Anchoring an idea while Exploratory Testing an API

One of the things we get to test is a customer oriented API. It's particularly lovely test target for multiple reasons:
  • Read-only: It only gets data, and does not allow us to change data. Makes it simpler! 
  • Time-constrained on API level: You can tell dates as input and it does freeze time for test automation purposes. You don't have to play with concepts of today() and now(). 
  • Limited and understandable UI level edits to data: There are some things we can change from GUI that impact the API but they are fairly straightforward. 
The main reason it brought us joy for testing today is that we found a bug on it a few weeks back where particular combination returns 500 error code (Server error) where it should not, and we got to start creating some tests back then to create a nice baseline for the time that bug would be fixed.

The long awaited message of bug fix arrived today, and the first thing we'd do is pull out the tests we had automated the last round (asserts and approvals, I wrote about those earlier as we set the project up). We ran the tests, expecting to see a fail for the assert for getting 500 for that bug. The results surprised us.

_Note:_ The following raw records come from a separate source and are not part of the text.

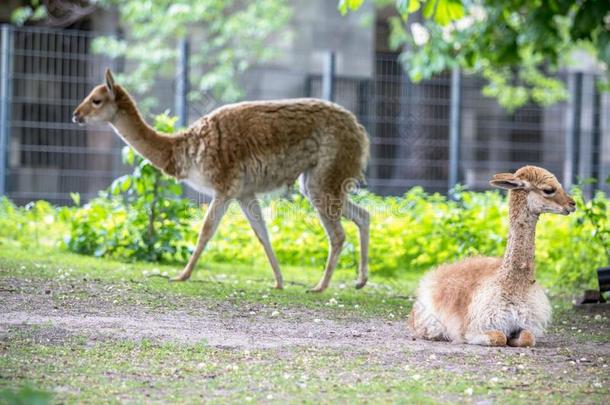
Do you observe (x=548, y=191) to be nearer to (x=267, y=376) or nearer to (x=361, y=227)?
(x=267, y=376)

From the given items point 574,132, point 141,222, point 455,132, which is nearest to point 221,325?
point 141,222

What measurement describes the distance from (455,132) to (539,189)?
7026 mm

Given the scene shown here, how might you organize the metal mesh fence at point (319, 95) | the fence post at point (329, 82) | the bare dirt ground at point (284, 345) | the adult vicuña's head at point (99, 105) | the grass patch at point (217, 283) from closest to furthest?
the bare dirt ground at point (284, 345), the grass patch at point (217, 283), the adult vicuña's head at point (99, 105), the fence post at point (329, 82), the metal mesh fence at point (319, 95)

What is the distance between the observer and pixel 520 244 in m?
5.77

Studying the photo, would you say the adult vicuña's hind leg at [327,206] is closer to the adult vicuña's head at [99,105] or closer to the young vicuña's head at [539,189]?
the adult vicuña's head at [99,105]

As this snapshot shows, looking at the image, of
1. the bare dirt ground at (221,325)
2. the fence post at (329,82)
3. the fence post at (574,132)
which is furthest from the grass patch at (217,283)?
the fence post at (574,132)

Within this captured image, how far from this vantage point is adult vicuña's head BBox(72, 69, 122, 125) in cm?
859

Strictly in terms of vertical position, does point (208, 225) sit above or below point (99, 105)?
below

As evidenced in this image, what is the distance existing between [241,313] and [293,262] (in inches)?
145

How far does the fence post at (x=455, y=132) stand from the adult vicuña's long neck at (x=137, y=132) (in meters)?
4.93

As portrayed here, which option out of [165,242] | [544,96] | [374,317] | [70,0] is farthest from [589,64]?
[374,317]

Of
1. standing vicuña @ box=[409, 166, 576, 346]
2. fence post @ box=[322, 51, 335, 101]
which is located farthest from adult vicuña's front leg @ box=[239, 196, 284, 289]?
fence post @ box=[322, 51, 335, 101]

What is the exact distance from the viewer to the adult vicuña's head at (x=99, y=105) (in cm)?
859

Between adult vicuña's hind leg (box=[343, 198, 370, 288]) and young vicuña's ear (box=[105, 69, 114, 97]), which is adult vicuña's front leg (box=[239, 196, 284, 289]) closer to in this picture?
adult vicuña's hind leg (box=[343, 198, 370, 288])
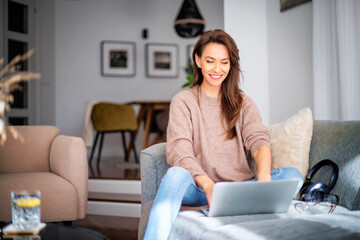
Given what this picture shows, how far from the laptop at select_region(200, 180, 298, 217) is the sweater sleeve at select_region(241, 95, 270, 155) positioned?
359mm

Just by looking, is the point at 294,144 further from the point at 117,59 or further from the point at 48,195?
the point at 117,59

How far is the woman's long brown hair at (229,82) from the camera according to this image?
1.89 meters

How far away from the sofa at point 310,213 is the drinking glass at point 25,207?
0.52 meters

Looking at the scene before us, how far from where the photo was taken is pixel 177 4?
6.63 metres

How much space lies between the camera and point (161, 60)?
651cm

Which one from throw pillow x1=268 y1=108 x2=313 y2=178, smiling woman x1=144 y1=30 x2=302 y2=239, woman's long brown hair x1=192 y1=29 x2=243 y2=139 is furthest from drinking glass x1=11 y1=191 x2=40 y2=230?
throw pillow x1=268 y1=108 x2=313 y2=178

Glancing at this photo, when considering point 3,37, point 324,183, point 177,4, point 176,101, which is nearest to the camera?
point 324,183

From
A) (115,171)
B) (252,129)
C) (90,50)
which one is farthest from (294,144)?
(90,50)

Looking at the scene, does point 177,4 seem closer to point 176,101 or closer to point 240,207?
point 176,101

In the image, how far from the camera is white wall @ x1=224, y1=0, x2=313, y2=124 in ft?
9.18

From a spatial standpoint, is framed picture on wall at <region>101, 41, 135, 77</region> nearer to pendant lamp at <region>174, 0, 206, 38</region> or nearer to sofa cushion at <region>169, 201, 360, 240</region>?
pendant lamp at <region>174, 0, 206, 38</region>

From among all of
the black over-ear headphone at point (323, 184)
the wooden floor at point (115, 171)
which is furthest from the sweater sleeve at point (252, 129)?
the wooden floor at point (115, 171)

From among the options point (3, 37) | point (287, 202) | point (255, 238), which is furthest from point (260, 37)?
point (3, 37)

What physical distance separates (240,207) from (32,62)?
5.04 m
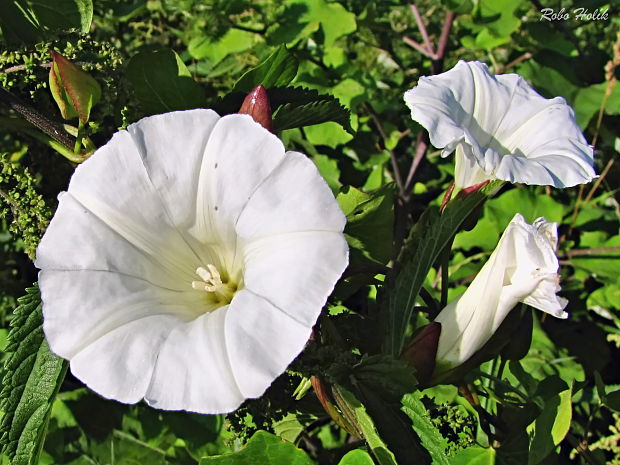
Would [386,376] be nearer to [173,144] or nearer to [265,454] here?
[265,454]

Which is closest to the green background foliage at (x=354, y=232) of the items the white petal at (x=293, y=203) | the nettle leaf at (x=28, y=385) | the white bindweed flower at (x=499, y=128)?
the nettle leaf at (x=28, y=385)

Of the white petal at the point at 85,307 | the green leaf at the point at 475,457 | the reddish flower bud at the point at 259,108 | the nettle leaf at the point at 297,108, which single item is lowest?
the green leaf at the point at 475,457

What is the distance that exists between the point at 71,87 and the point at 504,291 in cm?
82

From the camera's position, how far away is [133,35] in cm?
232

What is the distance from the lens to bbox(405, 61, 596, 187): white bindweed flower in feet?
3.68

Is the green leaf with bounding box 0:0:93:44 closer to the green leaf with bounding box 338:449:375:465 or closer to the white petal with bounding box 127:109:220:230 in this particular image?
the white petal with bounding box 127:109:220:230

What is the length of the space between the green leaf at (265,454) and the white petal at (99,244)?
0.31 metres

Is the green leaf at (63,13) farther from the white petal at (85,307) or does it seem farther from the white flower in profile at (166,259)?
the white petal at (85,307)

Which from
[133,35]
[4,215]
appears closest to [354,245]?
[4,215]

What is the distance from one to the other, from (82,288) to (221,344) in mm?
238

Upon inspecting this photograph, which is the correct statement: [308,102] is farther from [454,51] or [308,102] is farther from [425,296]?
[454,51]

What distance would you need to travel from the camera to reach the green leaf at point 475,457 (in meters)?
1.20

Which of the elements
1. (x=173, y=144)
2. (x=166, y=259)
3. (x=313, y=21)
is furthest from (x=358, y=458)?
(x=313, y=21)

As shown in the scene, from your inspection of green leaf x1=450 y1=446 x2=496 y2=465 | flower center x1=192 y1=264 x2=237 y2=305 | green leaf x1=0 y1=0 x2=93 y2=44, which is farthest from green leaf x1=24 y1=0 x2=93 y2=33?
green leaf x1=450 y1=446 x2=496 y2=465
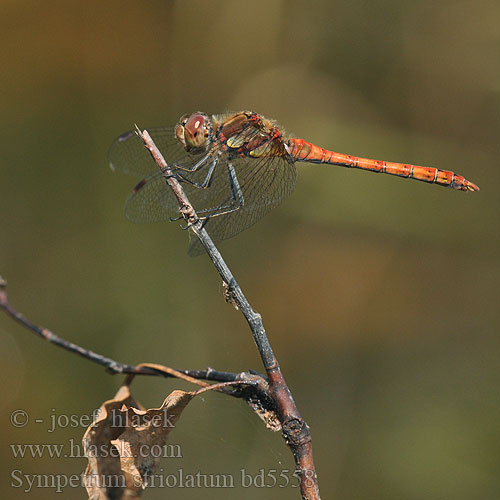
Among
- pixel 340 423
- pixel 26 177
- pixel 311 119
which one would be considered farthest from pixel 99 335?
pixel 311 119

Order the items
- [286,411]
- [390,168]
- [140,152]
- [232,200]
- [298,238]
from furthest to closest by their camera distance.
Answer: [298,238]
[390,168]
[140,152]
[232,200]
[286,411]

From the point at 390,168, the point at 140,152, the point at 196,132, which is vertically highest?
the point at 390,168

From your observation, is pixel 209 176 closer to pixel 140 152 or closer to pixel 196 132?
pixel 196 132

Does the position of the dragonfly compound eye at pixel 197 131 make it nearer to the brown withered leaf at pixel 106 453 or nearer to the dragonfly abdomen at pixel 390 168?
the dragonfly abdomen at pixel 390 168

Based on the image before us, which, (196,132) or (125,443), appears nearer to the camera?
(125,443)

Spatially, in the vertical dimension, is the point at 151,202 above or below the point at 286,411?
above

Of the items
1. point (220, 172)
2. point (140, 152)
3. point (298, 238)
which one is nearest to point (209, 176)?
point (220, 172)

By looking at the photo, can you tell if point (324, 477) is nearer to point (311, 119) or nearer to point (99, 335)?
point (99, 335)

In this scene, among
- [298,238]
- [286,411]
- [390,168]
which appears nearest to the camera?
[286,411]
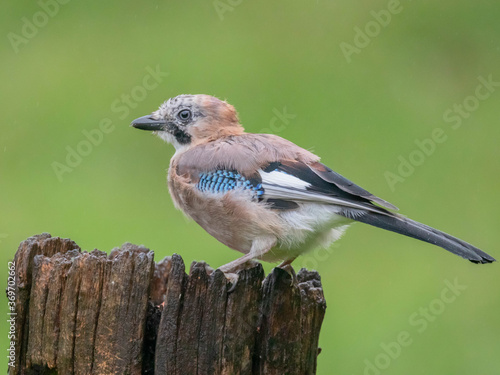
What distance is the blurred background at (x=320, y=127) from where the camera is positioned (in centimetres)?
1009

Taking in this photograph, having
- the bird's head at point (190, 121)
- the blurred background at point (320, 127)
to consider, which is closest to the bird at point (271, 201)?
the bird's head at point (190, 121)

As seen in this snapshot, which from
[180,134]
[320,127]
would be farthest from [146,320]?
[320,127]

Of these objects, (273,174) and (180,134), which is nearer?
(273,174)

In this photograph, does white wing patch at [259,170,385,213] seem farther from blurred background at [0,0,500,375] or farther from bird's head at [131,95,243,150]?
blurred background at [0,0,500,375]

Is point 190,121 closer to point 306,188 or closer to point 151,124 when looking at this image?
point 151,124

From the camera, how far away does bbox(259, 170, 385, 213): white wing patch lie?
575 cm

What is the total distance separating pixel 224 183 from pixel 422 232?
4.03ft

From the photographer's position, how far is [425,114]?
1245 centimetres

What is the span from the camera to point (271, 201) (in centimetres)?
589

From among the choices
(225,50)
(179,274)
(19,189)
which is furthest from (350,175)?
(179,274)

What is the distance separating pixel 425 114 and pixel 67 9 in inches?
187

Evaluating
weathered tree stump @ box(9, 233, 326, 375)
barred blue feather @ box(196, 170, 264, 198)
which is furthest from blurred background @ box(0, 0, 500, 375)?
weathered tree stump @ box(9, 233, 326, 375)

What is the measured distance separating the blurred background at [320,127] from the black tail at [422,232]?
3.73 metres

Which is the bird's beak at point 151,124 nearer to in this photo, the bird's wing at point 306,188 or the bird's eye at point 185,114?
the bird's eye at point 185,114
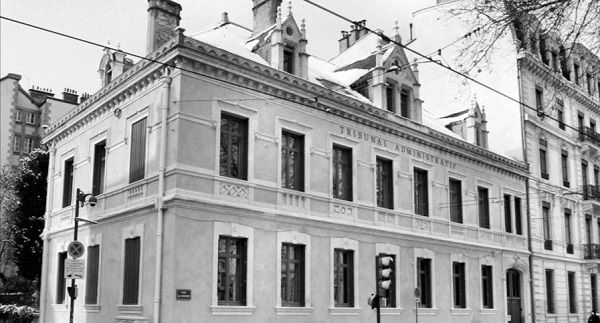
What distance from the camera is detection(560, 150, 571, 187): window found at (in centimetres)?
3612

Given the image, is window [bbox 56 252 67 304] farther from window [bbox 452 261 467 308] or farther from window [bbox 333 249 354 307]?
window [bbox 452 261 467 308]

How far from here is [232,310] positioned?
60.9ft

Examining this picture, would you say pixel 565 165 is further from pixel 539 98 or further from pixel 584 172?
pixel 539 98

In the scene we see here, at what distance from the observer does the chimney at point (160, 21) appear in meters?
21.9

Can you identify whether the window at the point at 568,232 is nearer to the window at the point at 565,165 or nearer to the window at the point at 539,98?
the window at the point at 565,165

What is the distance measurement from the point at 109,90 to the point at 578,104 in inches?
1053

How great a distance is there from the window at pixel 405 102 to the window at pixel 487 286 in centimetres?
769

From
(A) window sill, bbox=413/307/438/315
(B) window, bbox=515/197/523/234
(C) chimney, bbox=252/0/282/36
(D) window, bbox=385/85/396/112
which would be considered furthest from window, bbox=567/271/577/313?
(C) chimney, bbox=252/0/282/36

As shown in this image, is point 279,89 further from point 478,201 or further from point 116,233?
point 478,201

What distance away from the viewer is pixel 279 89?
69.1 feet

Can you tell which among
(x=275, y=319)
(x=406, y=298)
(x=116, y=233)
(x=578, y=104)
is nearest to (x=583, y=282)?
(x=578, y=104)

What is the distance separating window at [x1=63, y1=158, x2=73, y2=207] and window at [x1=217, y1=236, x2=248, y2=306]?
815cm

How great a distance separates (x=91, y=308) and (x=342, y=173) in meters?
9.23

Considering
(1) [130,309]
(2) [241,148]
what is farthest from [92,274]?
(2) [241,148]
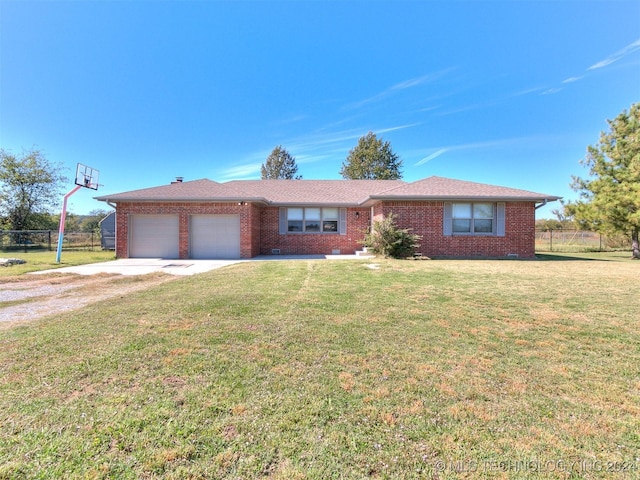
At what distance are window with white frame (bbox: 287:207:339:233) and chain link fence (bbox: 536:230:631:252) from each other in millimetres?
14627

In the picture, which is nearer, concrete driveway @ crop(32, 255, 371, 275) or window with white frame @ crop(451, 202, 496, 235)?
concrete driveway @ crop(32, 255, 371, 275)

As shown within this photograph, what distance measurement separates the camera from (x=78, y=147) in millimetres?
21000

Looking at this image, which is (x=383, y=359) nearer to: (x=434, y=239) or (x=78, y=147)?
(x=434, y=239)

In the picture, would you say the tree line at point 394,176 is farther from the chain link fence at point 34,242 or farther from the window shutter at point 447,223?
the window shutter at point 447,223

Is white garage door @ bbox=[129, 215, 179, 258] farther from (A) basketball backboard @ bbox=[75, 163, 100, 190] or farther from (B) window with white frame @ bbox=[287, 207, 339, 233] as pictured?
(B) window with white frame @ bbox=[287, 207, 339, 233]

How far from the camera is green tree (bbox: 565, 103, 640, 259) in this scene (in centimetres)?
1532

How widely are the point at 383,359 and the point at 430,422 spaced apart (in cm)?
102

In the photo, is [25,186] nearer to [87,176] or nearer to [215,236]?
[87,176]

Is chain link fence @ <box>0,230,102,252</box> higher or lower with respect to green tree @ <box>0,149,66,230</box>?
lower

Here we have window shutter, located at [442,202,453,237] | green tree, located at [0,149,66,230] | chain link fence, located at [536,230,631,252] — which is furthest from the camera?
green tree, located at [0,149,66,230]

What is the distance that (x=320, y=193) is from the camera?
1673 centimetres

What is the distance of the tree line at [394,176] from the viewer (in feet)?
51.1

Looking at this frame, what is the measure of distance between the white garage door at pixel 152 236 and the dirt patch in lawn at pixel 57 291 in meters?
5.46

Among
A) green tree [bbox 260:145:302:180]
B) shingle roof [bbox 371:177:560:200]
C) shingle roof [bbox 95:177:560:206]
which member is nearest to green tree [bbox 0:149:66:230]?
shingle roof [bbox 95:177:560:206]
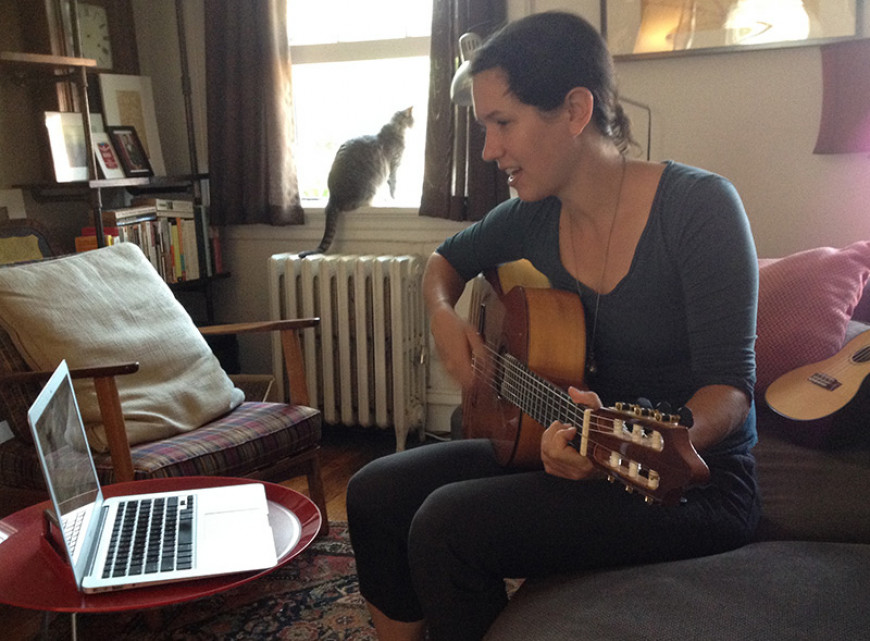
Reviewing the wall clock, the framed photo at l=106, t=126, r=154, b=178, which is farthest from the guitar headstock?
the wall clock

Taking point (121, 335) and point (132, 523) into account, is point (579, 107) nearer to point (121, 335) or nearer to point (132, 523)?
point (132, 523)

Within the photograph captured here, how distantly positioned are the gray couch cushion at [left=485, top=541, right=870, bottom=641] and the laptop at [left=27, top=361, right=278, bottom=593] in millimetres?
402

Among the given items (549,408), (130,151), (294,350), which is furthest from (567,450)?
(130,151)

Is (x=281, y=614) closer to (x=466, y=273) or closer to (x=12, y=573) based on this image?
(x=12, y=573)

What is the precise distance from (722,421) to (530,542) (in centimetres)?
31

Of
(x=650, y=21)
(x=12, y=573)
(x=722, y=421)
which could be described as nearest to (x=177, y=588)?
(x=12, y=573)

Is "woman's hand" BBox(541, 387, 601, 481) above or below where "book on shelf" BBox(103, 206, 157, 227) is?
below

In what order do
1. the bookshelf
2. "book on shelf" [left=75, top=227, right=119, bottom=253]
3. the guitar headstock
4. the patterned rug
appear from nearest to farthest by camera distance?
the guitar headstock, the patterned rug, the bookshelf, "book on shelf" [left=75, top=227, right=119, bottom=253]

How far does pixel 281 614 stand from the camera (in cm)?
180

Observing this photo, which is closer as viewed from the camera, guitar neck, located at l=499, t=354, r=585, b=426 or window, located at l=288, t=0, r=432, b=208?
guitar neck, located at l=499, t=354, r=585, b=426

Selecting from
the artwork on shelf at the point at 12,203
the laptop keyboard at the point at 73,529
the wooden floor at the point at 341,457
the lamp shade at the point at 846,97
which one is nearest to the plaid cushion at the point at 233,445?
the wooden floor at the point at 341,457

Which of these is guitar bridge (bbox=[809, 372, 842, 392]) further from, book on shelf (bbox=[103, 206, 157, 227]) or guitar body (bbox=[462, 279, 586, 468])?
book on shelf (bbox=[103, 206, 157, 227])

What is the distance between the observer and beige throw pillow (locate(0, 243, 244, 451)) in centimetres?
187

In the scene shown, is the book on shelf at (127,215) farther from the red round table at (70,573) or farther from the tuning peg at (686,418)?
the tuning peg at (686,418)
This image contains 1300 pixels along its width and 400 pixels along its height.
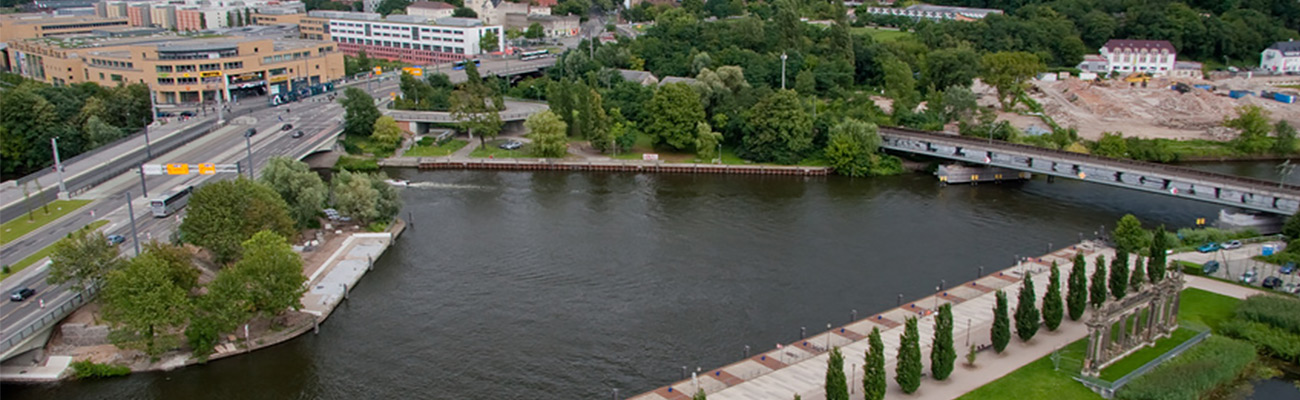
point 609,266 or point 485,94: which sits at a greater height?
point 485,94

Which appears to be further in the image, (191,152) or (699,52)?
(699,52)

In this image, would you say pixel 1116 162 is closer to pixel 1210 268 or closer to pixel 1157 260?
pixel 1210 268

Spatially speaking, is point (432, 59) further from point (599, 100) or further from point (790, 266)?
point (790, 266)

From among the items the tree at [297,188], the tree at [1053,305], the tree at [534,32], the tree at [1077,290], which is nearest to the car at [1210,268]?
the tree at [1077,290]

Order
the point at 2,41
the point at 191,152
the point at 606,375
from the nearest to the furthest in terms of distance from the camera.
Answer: the point at 606,375, the point at 191,152, the point at 2,41

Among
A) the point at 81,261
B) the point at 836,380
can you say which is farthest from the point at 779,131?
the point at 81,261

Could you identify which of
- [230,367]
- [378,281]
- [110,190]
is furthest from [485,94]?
[230,367]

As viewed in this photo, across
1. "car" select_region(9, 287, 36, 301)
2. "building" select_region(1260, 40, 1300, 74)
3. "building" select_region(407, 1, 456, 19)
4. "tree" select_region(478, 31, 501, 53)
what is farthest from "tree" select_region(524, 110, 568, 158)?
"building" select_region(1260, 40, 1300, 74)
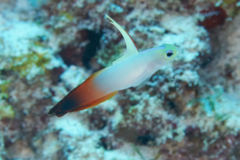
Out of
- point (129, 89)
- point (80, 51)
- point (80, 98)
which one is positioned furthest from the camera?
point (80, 51)

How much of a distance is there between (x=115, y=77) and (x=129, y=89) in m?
1.42

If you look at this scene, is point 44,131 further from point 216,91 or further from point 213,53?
point 213,53

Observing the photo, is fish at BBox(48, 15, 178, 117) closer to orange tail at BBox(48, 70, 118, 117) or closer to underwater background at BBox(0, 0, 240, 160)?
orange tail at BBox(48, 70, 118, 117)

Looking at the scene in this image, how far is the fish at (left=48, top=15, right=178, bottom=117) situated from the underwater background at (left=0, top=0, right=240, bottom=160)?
1187mm

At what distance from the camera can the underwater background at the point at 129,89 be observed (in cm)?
248

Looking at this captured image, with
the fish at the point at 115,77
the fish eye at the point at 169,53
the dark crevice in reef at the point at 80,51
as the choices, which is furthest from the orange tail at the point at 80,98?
the dark crevice in reef at the point at 80,51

We still had that test passing, but now we also had another test failing with 500. Instead of going forward with the fix, we had momentarily gone backwards. 

Not long after, we got to try again with a new version. This time it was just as we expected. Within 30 seconds of realizing the version was available, we knew that on the level we automated our tests before, those were now matching today's expectations. 

For those of you concerned on the tests not running in CI, it is about the same time to go check they are blue as we did not place these tests as ones blocking the pipeline. These tests weren't designed for the pipeline, they were designed as an entry point for exploratory testing where we could leave some of them behind for the pipeline or for other purposes. 

We quickly drafted our idea of what we would test and change today:
  • Capturing and reviewing for correctness for the combination that we previously documented as receiving the 500 response for that bug
  • Ensuring we could see latest data after the most recent changes
  • Having easily configurable control over dates and times we had not needed in our tests before
  • Making some of the tests approval files smaller in size as long as they did not lose the idea of what we were testing with them
What turned out to be the most fun thing to test was the latest data. Starting with that idea, we found multiple other ideas of what to test, including things around changing more values on the data, and things around multiple overlapping limits. We needed to remind ourselves, multiple times, that we still have not seen our starting idea in action, even if we had seem many other ideas. 

As a conclusion of today, we came to the importance of anchor, and remembering that anchor. If writing it down helps, write it down. If having a pair that keeps you honest helps, have a pair. Whatever works for you. But a lot of times, when we do some testing, we end up forgetting what was the thing we set out to do in the first place. Anchoring an idea allows us to discover while we explore, and still stay true to what we originally set out to do. 

We ended up refactoring our test code a bit to make it more flexible for the ideas we had today, and we discovered one test we wanted to keep for future. It started off with one name and concept, yet though exploring we learned that what we wanted to keep for future was different to what we wanted and needed to do today. 
Truth is, we always throw some away, and that is where I recognize learning and thinking is going on. Can keep and should keep are two different things.